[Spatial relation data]

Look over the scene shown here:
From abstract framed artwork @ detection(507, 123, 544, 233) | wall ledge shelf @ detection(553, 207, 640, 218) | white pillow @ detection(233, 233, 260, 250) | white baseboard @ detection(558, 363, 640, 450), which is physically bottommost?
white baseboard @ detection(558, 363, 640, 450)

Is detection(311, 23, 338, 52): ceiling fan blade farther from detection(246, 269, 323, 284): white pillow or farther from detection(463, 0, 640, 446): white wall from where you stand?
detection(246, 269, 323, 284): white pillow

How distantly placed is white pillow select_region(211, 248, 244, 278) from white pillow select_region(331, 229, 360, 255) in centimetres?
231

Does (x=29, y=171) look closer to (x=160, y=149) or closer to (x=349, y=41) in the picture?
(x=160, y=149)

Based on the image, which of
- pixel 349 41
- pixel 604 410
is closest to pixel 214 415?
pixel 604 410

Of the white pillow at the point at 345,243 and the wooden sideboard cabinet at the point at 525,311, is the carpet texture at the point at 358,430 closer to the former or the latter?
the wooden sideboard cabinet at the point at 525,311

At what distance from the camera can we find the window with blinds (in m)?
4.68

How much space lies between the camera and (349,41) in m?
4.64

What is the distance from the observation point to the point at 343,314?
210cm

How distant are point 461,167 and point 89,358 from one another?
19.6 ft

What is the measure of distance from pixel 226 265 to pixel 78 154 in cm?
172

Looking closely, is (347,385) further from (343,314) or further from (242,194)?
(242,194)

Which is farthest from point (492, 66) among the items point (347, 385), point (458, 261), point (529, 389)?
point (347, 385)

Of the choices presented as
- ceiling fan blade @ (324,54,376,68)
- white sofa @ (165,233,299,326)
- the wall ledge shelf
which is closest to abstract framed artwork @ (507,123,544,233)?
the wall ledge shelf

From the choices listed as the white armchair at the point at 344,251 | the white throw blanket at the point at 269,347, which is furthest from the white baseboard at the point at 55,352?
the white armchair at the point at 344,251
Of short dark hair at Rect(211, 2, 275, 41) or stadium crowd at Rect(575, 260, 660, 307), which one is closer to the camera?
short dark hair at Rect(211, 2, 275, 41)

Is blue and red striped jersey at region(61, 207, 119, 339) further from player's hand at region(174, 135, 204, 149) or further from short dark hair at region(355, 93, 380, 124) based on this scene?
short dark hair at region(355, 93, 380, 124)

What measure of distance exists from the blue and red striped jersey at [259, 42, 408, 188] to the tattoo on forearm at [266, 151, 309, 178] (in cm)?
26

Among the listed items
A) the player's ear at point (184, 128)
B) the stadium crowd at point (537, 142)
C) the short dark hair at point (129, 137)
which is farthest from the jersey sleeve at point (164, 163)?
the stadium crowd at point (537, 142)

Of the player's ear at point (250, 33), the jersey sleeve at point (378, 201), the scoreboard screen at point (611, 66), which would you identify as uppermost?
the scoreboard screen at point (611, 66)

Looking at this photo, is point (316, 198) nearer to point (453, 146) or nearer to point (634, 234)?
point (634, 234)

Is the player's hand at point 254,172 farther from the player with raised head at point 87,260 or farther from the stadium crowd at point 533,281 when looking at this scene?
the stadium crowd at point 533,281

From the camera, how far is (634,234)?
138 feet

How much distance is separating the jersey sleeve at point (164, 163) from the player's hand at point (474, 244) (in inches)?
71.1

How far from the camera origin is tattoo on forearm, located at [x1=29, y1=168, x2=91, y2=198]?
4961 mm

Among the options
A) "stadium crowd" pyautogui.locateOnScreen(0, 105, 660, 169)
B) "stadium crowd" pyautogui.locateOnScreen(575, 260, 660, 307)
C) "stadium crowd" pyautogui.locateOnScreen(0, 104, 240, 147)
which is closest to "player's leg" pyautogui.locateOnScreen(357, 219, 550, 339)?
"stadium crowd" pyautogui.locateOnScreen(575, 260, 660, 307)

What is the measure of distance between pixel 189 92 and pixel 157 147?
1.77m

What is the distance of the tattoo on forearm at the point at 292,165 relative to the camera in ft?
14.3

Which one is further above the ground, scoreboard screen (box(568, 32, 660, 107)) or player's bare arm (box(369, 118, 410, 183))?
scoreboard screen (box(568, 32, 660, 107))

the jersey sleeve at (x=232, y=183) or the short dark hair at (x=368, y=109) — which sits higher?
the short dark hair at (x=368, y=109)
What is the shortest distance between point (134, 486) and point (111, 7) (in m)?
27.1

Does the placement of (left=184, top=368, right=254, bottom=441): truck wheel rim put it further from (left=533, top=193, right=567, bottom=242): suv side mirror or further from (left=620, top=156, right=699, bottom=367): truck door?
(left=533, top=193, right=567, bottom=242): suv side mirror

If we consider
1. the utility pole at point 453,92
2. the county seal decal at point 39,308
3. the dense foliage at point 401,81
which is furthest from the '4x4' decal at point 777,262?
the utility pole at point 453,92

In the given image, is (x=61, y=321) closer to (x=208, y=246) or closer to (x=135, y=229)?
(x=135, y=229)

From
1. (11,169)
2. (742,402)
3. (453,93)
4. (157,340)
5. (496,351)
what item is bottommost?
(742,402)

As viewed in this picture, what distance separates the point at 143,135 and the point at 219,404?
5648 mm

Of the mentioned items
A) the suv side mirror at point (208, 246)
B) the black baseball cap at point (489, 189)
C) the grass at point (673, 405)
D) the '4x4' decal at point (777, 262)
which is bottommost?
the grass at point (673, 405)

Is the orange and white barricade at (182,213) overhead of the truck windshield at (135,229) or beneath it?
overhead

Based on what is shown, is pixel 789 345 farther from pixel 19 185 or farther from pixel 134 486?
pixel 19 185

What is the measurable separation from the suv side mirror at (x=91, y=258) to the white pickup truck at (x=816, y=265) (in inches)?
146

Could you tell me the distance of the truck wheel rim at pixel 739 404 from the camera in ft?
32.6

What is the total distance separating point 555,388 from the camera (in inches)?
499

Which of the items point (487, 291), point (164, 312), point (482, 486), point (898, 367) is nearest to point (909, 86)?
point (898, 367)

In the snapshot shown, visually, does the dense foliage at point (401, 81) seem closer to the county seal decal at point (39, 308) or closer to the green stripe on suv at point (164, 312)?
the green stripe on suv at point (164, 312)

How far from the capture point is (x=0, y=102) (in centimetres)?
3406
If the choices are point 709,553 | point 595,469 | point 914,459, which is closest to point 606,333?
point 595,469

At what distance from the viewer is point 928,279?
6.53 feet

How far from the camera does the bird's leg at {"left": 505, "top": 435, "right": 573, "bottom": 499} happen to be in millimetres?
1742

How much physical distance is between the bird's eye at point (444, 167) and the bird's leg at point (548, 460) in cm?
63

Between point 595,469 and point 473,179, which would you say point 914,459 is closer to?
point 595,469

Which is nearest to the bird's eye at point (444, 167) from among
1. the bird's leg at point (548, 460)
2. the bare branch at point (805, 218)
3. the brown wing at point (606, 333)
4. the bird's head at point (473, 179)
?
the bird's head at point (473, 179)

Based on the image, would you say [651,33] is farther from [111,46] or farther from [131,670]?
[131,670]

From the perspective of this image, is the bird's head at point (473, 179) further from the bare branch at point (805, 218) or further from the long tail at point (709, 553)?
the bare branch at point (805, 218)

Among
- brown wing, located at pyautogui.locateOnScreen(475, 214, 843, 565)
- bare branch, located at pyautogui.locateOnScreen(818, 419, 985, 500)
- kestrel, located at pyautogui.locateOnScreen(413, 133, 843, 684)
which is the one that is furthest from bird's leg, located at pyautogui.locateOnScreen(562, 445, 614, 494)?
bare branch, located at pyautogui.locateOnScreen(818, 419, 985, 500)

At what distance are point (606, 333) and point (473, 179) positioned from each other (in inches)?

- REQUEST
Copy every line of the records word for word.

- RESPONSE TO THIS TASK
Look over the scene shown here:
From abstract framed artwork @ detection(507, 123, 544, 233) | wall ledge shelf @ detection(553, 207, 640, 218) | white pillow @ detection(233, 233, 260, 250) | white baseboard @ detection(558, 363, 640, 450), which is physically bottommost?
white baseboard @ detection(558, 363, 640, 450)

Is detection(311, 23, 338, 52): ceiling fan blade farther from detection(246, 269, 323, 284): white pillow or farther from detection(463, 0, 640, 446): white wall from where you stand?
detection(246, 269, 323, 284): white pillow

How distantly placed is white pillow select_region(211, 248, 244, 278) from white pillow select_region(331, 229, 360, 255) in centimetres?
231

Does (x=29, y=171) look closer to (x=160, y=149) or closer to (x=349, y=41) in the picture?
(x=160, y=149)

Based on the image, which of
- pixel 349 41
- pixel 604 410
is closest to pixel 214 415?
pixel 604 410

Of the white pillow at the point at 345,243 and the wooden sideboard cabinet at the point at 525,311, is the carpet texture at the point at 358,430 closer to the former or the latter?
the wooden sideboard cabinet at the point at 525,311

At what distance from the camera can we find the window with blinds (in m)?
4.68

How much space lies between the camera and (349,41) in m?
4.64

What is the distance from the observation point to the point at 343,314?
210cm

How distant are point 461,167 and point 89,358 from one another?
19.6 ft

What is the measure of distance from pixel 226 265 to pixel 78 154 in cm?
172

Looking closely, is (347,385) further from (343,314) or further from (242,194)?
(242,194)

Which is farthest from point (492, 66) among the items point (347, 385), point (458, 261), point (529, 389)?
point (347, 385)

Of the choices presented as
- ceiling fan blade @ (324,54,376,68)
- white sofa @ (165,233,299,326)
- the wall ledge shelf
which is closest to abstract framed artwork @ (507,123,544,233)?
the wall ledge shelf

From the choices listed as the white armchair at the point at 344,251 | the white throw blanket at the point at 269,347, which is furthest from the white baseboard at the point at 55,352?
the white armchair at the point at 344,251
Of short dark hair at Rect(211, 2, 275, 41) or stadium crowd at Rect(575, 260, 660, 307), which one is closer to the camera?
short dark hair at Rect(211, 2, 275, 41)

Is blue and red striped jersey at region(61, 207, 119, 339) further from player's hand at region(174, 135, 204, 149) or further from short dark hair at region(355, 93, 380, 124) based on this scene?
short dark hair at region(355, 93, 380, 124)

What measure of distance exists from the blue and red striped jersey at [259, 42, 408, 188] to the tattoo on forearm at [266, 151, 309, 178] (in cm)?
26

Among the listed items
A) the player's ear at point (184, 128)
B) the stadium crowd at point (537, 142)
C) the short dark hair at point (129, 137)
which is farthest from the jersey sleeve at point (164, 163)?
the stadium crowd at point (537, 142)

Of the player's ear at point (250, 33), the jersey sleeve at point (378, 201), the scoreboard screen at point (611, 66), which would you identify as uppermost?
the scoreboard screen at point (611, 66)

Looking at this photo, is point (316, 198) nearer to point (453, 146) or nearer to point (634, 234)?
point (634, 234)

Is the player's hand at point 254,172 farther from the player with raised head at point 87,260 or farther from the stadium crowd at point 533,281 when looking at this scene?
the stadium crowd at point 533,281

From the camera, how far is (634,234)?
138 feet

How much distance is separating the jersey sleeve at point (164, 163) from the player's hand at point (474, 244) (in inches)?
71.1

How far from the camera origin is tattoo on forearm, located at [x1=29, y1=168, x2=91, y2=198]?
4961 mm

Among the options
A) "stadium crowd" pyautogui.locateOnScreen(0, 105, 660, 169)
B) "stadium crowd" pyautogui.locateOnScreen(575, 260, 660, 307)
C) "stadium crowd" pyautogui.locateOnScreen(0, 104, 240, 147)
which is closest to "player's leg" pyautogui.locateOnScreen(357, 219, 550, 339)?
"stadium crowd" pyautogui.locateOnScreen(575, 260, 660, 307)

What is the measure of distance between pixel 189 92 and pixel 157 147?
1.77m

What is the distance of the tattoo on forearm at the point at 292,165 relative to the camera in ft?
14.3

Which one is further above the ground, scoreboard screen (box(568, 32, 660, 107)) or player's bare arm (box(369, 118, 410, 183))?
scoreboard screen (box(568, 32, 660, 107))

the jersey sleeve at (x=232, y=183) or the short dark hair at (x=368, y=109) — which sits higher?
the short dark hair at (x=368, y=109)
What is the shortest distance between point (134, 486) and point (111, 7) (in m)?
27.1

Does the placement of (left=184, top=368, right=254, bottom=441): truck wheel rim put it further from (left=533, top=193, right=567, bottom=242): suv side mirror or further from (left=620, top=156, right=699, bottom=367): truck door?
(left=533, top=193, right=567, bottom=242): suv side mirror

If we consider
1. the utility pole at point 453,92
2. the county seal decal at point 39,308
3. the dense foliage at point 401,81
which is furthest from the '4x4' decal at point 777,262?
the utility pole at point 453,92

In the given image, is (x=61, y=321) closer to (x=208, y=246) or closer to (x=135, y=229)?
(x=135, y=229)

From
1. (11,169)
2. (742,402)
3. (453,93)
4. (157,340)
5. (496,351)
what item is bottommost?
(742,402)

As viewed in this picture, what distance separates the point at 143,135 and the point at 219,404?
5648 mm

Of the mentioned items
A) the suv side mirror at point (208, 246)
B) the black baseball cap at point (489, 189)
C) the grass at point (673, 405)
D) the '4x4' decal at point (777, 262)
which is bottommost?
the grass at point (673, 405)

Is the orange and white barricade at (182,213) overhead of the truck windshield at (135,229) or beneath it?
overhead

Based on what is shown, is pixel 789 345 farther from pixel 19 185 or farther from pixel 134 486?
pixel 19 185

What is the measurable separation from the suv side mirror at (x=91, y=258) to the white pickup truck at (x=816, y=265) (in inches)?
146

Could you tell me the distance of the truck wheel rim at pixel 739 404 from the camera in ft?
32.6

What is the total distance separating point 555,388 from the camera (in inches)?
499

Which of the items point (487, 291), point (164, 312), point (482, 486), point (898, 367) is nearest to point (909, 86)?
point (898, 367)

In the snapshot shown, visually, does the dense foliage at point (401, 81) seem closer to the county seal decal at point (39, 308) or closer to the green stripe on suv at point (164, 312)?
the green stripe on suv at point (164, 312)

How far from the capture point is (x=0, y=102) (in centimetres)?
3406
If the choices are point 709,553 | point 595,469 | point 914,459, which is closest to point 606,333?
point 595,469

At what distance from the viewer is point 928,279?
6.53 feet

How far from the camera does the bird's leg at {"left": 505, "top": 435, "right": 573, "bottom": 499} happen to be in millimetres?
1742

How much physical distance is between the bird's eye at point (444, 167) and the bird's leg at point (548, 460) in cm?
63

Between point 595,469 and point 473,179, which would you say point 914,459 is closer to?
point 595,469

Which is nearest to the bird's eye at point (444, 167) from among
1. the bird's leg at point (548, 460)
2. the bare branch at point (805, 218)
3. the brown wing at point (606, 333)
4. the bird's head at point (473, 179)
?
the bird's head at point (473, 179)

Based on the image, would you say [651,33] is farther from [111,46] or farther from [131,670]?
[131,670]

From the perspective of this image, is the bird's head at point (473, 179) further from the bare branch at point (805, 218) or further from the long tail at point (709, 553)?
the bare branch at point (805, 218)

Among
- brown wing, located at pyautogui.locateOnScreen(475, 214, 843, 565)
- bare branch, located at pyautogui.locateOnScreen(818, 419, 985, 500)
- kestrel, located at pyautogui.locateOnScreen(413, 133, 843, 684)
which is the one that is furthest from bird's leg, located at pyautogui.locateOnScreen(562, 445, 614, 494)?
bare branch, located at pyautogui.locateOnScreen(818, 419, 985, 500)

At what distance are point (606, 333) and point (473, 179) positioned from each other (in inches)?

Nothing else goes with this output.